A: simultaneous tracing of heart rate (pink line; 1-h moving average) and core body temperature (blue line) collected with an implanted transmitter in a thirteen-lined ground squirrel during the initial seasonal torpor bout (November) at an ambient temperature of 5°C. ECG readings from the indicated points on the heart rate tracing show 10-s interval where the heart rate was ∼240 beats/min (inset B); entry into torpor over 10 s at a heart rate of ∼80 beats/min (inset C); 30 s during torpor to show multiple beats at a heart rate of 8 beats/min (inset D); arousal ECG where the heart rate is 15 beats/min (inset E).
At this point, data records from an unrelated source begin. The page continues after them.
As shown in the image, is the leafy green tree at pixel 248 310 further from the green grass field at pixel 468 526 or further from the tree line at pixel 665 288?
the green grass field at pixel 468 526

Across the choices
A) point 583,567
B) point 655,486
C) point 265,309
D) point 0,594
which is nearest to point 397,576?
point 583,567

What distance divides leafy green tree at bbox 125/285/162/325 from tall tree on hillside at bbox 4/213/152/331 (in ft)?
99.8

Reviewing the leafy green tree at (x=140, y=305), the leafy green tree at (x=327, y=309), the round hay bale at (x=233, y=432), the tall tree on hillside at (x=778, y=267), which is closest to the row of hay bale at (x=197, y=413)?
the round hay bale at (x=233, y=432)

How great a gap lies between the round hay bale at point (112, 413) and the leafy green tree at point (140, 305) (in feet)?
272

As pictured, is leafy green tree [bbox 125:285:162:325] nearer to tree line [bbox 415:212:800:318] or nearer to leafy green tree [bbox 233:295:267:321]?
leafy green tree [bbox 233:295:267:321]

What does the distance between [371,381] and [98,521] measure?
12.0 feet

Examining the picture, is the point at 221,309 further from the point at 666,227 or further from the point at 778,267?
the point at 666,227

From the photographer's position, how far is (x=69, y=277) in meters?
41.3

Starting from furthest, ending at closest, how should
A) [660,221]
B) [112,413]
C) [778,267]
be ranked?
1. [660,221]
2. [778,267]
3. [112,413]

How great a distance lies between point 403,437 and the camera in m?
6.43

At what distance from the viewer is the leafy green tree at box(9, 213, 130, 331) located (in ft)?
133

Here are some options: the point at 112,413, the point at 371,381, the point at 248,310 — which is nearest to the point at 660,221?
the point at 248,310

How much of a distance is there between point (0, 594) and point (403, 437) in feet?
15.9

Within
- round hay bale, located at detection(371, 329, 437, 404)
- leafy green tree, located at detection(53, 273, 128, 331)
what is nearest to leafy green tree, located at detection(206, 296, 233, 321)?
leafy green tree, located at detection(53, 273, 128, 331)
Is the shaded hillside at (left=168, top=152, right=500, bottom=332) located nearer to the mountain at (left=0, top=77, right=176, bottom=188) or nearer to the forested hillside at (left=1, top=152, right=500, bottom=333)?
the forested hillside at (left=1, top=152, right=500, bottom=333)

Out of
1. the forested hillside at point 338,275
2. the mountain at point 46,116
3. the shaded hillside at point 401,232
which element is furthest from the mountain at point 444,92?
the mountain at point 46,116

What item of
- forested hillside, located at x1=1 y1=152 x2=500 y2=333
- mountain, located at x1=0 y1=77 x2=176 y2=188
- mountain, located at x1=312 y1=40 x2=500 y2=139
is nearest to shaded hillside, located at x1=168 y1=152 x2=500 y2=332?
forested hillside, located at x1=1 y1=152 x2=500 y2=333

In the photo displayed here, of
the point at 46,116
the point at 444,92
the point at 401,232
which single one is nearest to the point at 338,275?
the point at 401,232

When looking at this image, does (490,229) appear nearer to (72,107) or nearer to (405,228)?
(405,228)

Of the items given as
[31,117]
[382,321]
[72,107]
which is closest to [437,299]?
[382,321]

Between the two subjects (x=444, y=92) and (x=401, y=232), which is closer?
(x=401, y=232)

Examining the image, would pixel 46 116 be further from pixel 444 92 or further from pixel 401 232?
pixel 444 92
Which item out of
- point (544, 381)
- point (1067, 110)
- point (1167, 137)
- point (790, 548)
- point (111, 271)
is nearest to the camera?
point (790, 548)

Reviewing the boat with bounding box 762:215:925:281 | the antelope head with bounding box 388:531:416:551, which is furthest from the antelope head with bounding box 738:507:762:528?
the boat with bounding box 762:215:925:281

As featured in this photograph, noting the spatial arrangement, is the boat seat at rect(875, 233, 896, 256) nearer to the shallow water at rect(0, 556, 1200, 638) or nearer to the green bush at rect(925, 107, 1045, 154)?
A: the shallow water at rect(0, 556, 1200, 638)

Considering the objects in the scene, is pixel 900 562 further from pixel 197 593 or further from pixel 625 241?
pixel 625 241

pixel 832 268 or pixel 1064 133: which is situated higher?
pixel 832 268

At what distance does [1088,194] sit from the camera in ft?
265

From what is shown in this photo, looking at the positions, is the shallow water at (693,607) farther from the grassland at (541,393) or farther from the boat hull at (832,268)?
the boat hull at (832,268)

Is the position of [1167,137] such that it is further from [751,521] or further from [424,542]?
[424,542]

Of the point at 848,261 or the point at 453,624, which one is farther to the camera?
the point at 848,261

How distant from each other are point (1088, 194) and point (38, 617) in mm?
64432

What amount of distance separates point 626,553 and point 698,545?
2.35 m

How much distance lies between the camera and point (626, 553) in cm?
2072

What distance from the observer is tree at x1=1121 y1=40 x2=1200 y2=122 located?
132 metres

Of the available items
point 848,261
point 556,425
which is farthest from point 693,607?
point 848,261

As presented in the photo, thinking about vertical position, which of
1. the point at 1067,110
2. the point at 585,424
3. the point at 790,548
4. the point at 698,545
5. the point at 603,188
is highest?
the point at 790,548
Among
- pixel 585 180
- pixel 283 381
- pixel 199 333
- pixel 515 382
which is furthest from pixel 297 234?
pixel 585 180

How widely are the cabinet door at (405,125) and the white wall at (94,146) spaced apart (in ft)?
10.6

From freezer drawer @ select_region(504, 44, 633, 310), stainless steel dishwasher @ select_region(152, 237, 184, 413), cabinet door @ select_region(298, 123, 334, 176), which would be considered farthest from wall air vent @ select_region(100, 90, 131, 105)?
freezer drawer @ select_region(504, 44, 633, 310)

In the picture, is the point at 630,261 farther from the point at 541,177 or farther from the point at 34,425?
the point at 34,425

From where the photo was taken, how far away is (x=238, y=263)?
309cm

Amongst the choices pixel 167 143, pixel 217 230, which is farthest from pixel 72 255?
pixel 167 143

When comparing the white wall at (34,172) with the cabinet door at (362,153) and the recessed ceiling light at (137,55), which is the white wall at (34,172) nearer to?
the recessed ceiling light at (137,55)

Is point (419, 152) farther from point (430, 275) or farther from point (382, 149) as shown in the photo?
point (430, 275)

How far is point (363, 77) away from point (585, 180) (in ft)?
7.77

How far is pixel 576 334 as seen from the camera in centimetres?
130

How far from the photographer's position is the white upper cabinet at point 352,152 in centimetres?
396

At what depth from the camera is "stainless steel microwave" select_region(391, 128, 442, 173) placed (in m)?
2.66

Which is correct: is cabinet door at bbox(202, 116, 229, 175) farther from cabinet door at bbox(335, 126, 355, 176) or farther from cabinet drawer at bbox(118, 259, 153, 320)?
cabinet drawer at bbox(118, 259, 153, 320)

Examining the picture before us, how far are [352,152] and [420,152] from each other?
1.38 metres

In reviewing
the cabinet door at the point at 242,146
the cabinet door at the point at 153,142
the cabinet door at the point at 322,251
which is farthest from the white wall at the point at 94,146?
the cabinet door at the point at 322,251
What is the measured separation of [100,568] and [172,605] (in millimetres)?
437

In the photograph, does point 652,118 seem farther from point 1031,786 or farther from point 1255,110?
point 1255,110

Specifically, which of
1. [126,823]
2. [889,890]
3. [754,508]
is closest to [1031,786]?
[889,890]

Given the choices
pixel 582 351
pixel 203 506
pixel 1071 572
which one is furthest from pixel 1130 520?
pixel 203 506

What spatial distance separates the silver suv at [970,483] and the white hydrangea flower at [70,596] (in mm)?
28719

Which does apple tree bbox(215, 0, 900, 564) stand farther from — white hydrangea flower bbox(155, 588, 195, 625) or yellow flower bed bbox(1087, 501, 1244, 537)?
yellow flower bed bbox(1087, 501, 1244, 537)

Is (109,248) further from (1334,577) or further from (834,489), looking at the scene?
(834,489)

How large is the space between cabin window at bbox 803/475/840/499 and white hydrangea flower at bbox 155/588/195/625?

In B–E the vertical line on the left side of the ECG equals 1 mV to indicate the changes in height of the R peak.

Fig. 2.

Occurrence of arrhythmias during a torpor bout in thirteen-lined ground squirrels. The level of arrhythmias was measured by calculating the interbeat interval (IBI) coefficient of variation (COV) for 8 squirrels during the first seasonal torpor bout at 5°C (A). Arrhythmic patterns occurred more frequently as squirrels entered and maintained a torpor bout and less frequently during the arousal phase. Groups shown to be statistically different by an ANOVA followed by a Tukey's test do not share the same letter above the bar. B: example of the changes in IBI COV (black) relative to the changes in heart rate (pink). For comparison, the same animal is used as an example as in Fig. 1.

Fig. 3.

Circulation compartments of the hibernator model.

Fig. 4.

ECGs from 2 squirrels over a time period of 2 s. A: data are from a squirrel at 35.1°C and a heart rate of 333 beats/min, during the middle of an IBA. B: data are from a squirrel in torpor with a temperature of 5.2°C and a heart rate of 5 beats/min.

Fig. 5.

Model blood pressures. In both plots, the black line is the left ventricular pressure and the red line is the pressure in the large systemic arteries compartment (a₁). A: pressures for a heart rate of 320 beats/min with a fixed blood temperature of 35.0°C. B: pressures for a heart rate of 5 beats/min with a fixed blood temperature of 7.7°C.

Fig. 6.

Oxygen consumption during arousal from torpor (model output) driven by averaged (black) and raw data (red) from a single animal. Solid lines are from compartment A, dashed lines are from compartment B, and dotted lines are A+B. Plot begins at the start of an arousal.